> [GIVEN MATERIAL]:
# # # #
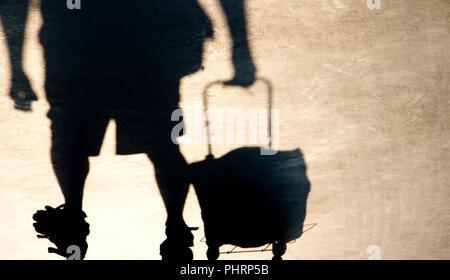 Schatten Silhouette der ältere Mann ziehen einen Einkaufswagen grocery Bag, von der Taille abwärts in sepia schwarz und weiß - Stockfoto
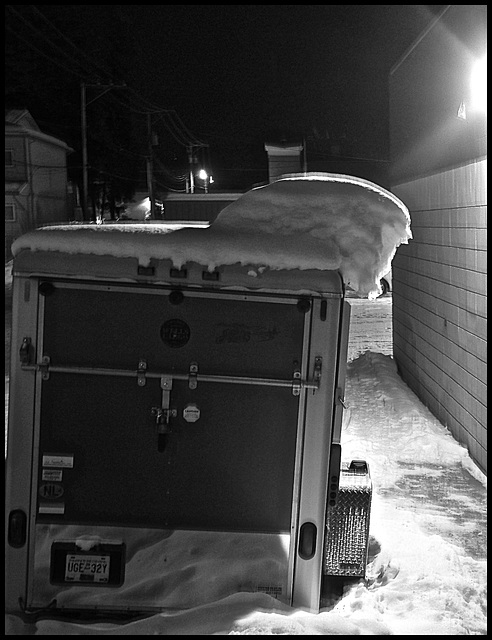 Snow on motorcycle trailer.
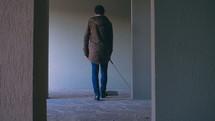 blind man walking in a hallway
# # # #
> [TASK DETAILS]:
Give every line of the listing above again, exactly, with no images.

> [ANSWER BELOW]:
 Schatten Silhouette der ältere Mann ziehen einen Einkaufswagen grocery Bag, von der Taille abwärts in sepia schwarz und weiß - Stockfoto
 Snow on motorcycle trailer.
 blind man walking in a hallway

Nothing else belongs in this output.